• Task objective:
Will you output all of the data below exactly, omitting the images?

• Given information:
────────────────────────────────────────

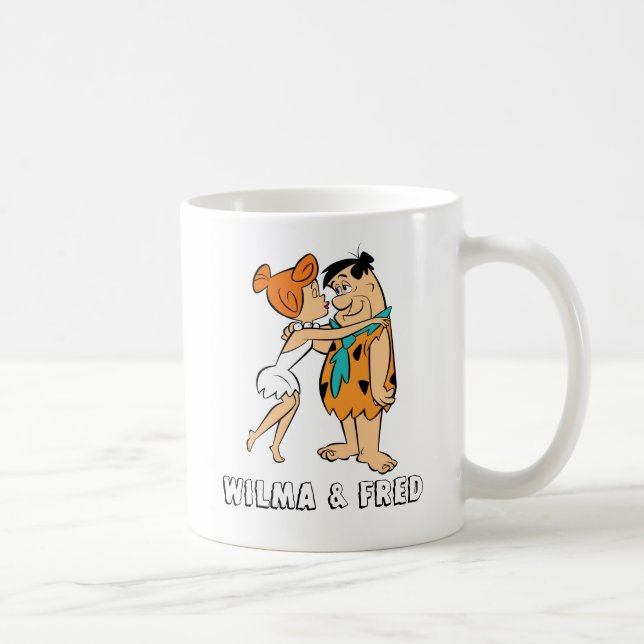 The Flintstones | Wilma Kissing Fred Coffee Mug (Right)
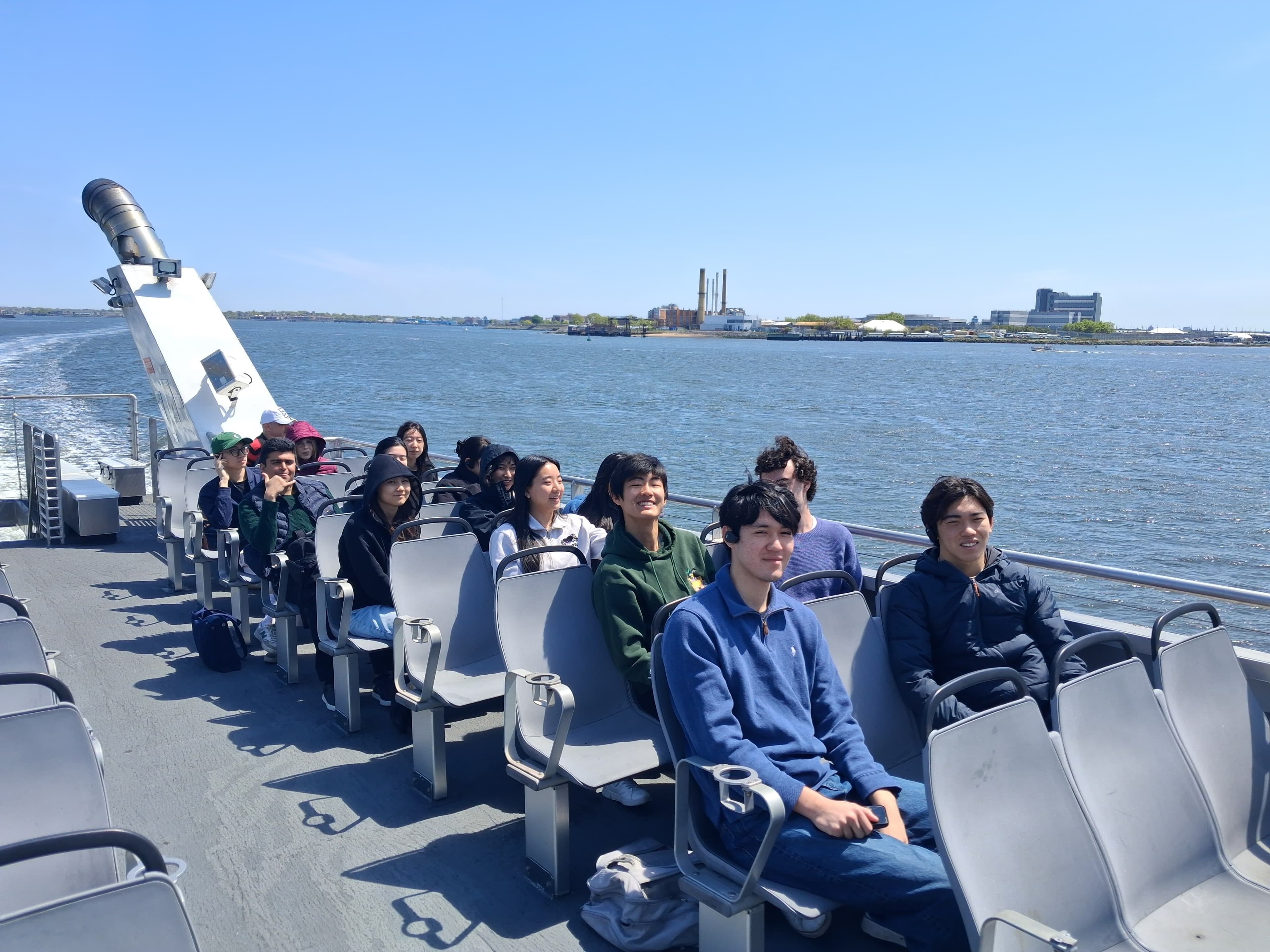CEC members on the ferry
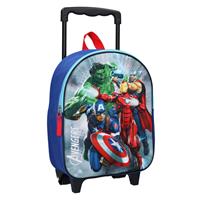 Marvel Avengers Handbagage Reiskoffer/trolley Blauw 31 Cm Voor Kinderen - Reistassen Op Wielen Voor Jongens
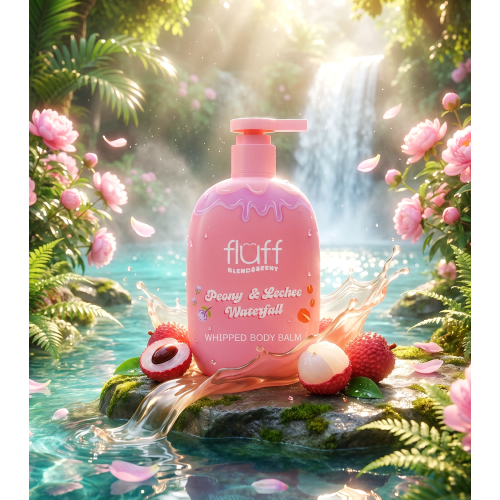 Fluff - *Blend & Scent* - Balsamo corpo - Peony & Lechee Waterfall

────────────────────────────────────────

• Result:
 The Flintstones | Wilma Kissing Fred Coffee Mug (Right)
CEC members on the ferry
 Marvel Avengers Handbagage Reiskoffer/trolley Blauw 31 Cm Voor Kinderen - Reistassen Op Wielen Voor Jongens
 Fluff - *Blend & Scent* - Balsamo corpo - Peony & Lechee Waterfall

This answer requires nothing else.